IKZ-HAUSTECHNIK, Ausgabe 16/17 2004, Seite 53 ff.


REPORT


3-Länder-Korrosionstagung

Korrosion und Korrosionsschutz im Fokus

Auch in diesem Jahr fand unter der Schirmherrschaft der Schweizerischen Gesellschaft für Oberflächentechnik (SGO), der Gesellschaft für Korrosionsschutz (GfKORR), der Technischen Versuchs- und Forschungsanstalt der TU Wien und der Austrian Society for Metallurgy and Materials (ASMET) der Montan-Universität Leoben (Leoben) eine "3-Länder-Korrosionstagung" statt. Gut 150 Fachleute informierten sich und diskutierten zum Leitthema "Korrosion und Korrosionsschutz in Trinkwasser-Installationen". In knapper Form fasst der Autor, Dipl.-Ing. Karl-J. Heinemann, die für das SHK-Handwerk bedeutsamen Vorträge zusammen.

Dr. Günther Reiff, DVGW (Bonn), gab einen Überblick über die geltenden und zur Zeit in Überarbeitung befindlichen nationalen und europäischen Technischen Regeln und deren Regelgeber. Dabei befasste er sich besonders mit dem Normpaket der DIN 1988, das künftig durch die Teile 1 bis 5 der EN 806 abgelöst werden soll. Der Teil 7 der DIN 1988 wurde laut Reiff aufgrund der Trinkwasserverordnung 2003 und der DIN 50930-6 überarbeitet (E März 2003). In der Diskussion wurde darauf hingewiesen, dass dieser Teil der DIN 1988 nur für metallene Werkstoffe gelte; eine analoge Zusammenfassung des Standes der Technik für nichtmetallene Werkstoffe liege bisher nicht vor und werde, nach Auskunft des Referenten, zur Zeit auch nicht erarbeitet. Damit fehlen Planern und Anlagenerstellern auch weiterhin grundlegende überbetrieblich zusammengefasste Hinweise zur Vermeidung von Korrosions-Schäden an Kunststoffrohrsystemen, die den Status anerkannter Regeln der Technik beanspruchen können.

Dr. rer. nat. Hubertus Schlerkmann, Salzgitter Mannesmann Forschungsinstitut GmbH (Duisburg), beschrieb eingangs die Korrosionsvorgänge und ihre Ursachen bei verzinktem Stahl und befasste sich dann ausführlich u.a. mit neuen Erkenntnissen zur Beständigkeit nichtrostender Stähle, z.B. bei mikrobiellen Einflüssen. Neben Hinweisen auf Werkstofflegierungen und -gefüge sowie die korrosiven Wasserinhaltsstoffe behandelte er die Auswirkungen der Bauteilkonstruktionen, der Werkstoffverarbeitung und der Betriebsbedingungen auf die Gebrauchstauglichkeit dieses Werkstoffs.

> ARBEITSANWEISUNGEN
A. Fasse den Tagungsbericht in zwei Sätzen zusammen.
B. Wandle in den Zeilen unten alles von der Zeile mit "Among the set" bis einschließlich der Zeile mit "2.88 meters" in eine JSON-Liste von Zeichenketten um, mit einem Eintrag je Zeile und ohne Leerzeilen.

[Datensätze aus einem Datenbestand]
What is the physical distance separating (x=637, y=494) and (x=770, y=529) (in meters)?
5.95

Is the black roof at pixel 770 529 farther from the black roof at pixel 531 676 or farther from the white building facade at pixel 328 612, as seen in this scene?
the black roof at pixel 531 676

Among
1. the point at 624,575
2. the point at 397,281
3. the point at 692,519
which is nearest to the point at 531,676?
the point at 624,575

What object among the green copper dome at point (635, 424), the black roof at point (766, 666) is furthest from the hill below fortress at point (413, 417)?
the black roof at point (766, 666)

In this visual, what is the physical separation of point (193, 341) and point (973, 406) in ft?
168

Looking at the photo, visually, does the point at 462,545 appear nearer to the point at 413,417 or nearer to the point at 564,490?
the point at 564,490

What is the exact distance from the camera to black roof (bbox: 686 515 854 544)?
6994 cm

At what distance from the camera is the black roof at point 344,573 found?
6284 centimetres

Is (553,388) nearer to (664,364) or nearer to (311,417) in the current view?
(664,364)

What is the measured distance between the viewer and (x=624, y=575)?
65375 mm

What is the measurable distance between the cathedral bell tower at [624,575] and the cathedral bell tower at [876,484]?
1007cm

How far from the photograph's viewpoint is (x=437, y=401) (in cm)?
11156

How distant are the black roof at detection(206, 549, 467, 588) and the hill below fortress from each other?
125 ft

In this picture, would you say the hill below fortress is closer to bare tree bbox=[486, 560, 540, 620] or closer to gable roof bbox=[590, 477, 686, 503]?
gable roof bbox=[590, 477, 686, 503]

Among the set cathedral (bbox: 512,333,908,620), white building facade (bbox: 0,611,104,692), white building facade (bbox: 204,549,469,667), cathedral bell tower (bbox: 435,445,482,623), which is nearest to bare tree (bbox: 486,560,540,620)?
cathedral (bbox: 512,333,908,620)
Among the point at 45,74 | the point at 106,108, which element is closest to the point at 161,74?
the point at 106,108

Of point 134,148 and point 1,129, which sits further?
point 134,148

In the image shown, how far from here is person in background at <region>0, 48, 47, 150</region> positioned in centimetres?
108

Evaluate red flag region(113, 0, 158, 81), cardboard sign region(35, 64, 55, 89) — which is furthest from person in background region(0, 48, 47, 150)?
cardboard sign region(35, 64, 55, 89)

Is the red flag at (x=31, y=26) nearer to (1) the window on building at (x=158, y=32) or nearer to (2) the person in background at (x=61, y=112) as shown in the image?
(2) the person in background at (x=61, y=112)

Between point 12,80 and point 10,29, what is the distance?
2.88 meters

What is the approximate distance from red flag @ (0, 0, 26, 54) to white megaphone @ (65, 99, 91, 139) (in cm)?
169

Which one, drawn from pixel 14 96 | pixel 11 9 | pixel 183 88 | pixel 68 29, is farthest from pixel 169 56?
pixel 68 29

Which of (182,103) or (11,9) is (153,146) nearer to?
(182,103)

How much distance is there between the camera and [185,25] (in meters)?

> ANTWORTEN IM ÜBERBLICK
A. Bei der 3-Länder-Korrosionstagung informierten sich gut 150 Fachleute zum Leitthema "Korrosion und Korrosionsschutz in Trinkwasser-Installationen". Dr. Günther Reiff gab einen Überblick über nationale und europäische Technische Regeln und befasste sich besonders mit der DIN 1988, während Dr. Hubertus Schlerkmann die Korrosionsvorgänge bei verzinktem Stahl und die Beständigkeit nichtrostender Stähle behandelte.

B.
[
  "Among the set cathedral (bbox: 512,333,908,620), white building facade (bbox: 0,611,104,692), white building facade (bbox: 204,549,469,667), cathedral bell tower (bbox: 435,445,482,623), which is nearest to bare tree (bbox: 486,560,540,620)?",
  "cathedral (bbox: 512,333,908,620)",
  "Among the point at 45,74 | the point at 106,108, which element is closest to the point at 161,74?",
  "the point at 106,108",
  "Of point 134,148 and point 1,129, which sits further?",
  "point 134,148",
  "In the image shown, how far from here is person in background at <region>0, 48, 47, 150</region> positioned in centimetres?",
  "108",
  "Evaluate red flag region(113, 0, 158, 81), cardboard sign region(35, 64, 55, 89) — which is furthest from person in background region(0, 48, 47, 150)?",
  "cardboard sign region(35, 64, 55, 89)",
  "Is the red flag at (x=31, y=26) nearer to (1) the window on building at (x=158, y=32) or nearer to (2) the person in background at (x=61, y=112) as shown in the image?",
  "(2) the person in background at (x=61, y=112)",
  "Between point 12,80 and point 10,29, what is the distance?",
  "2.88 meters"
]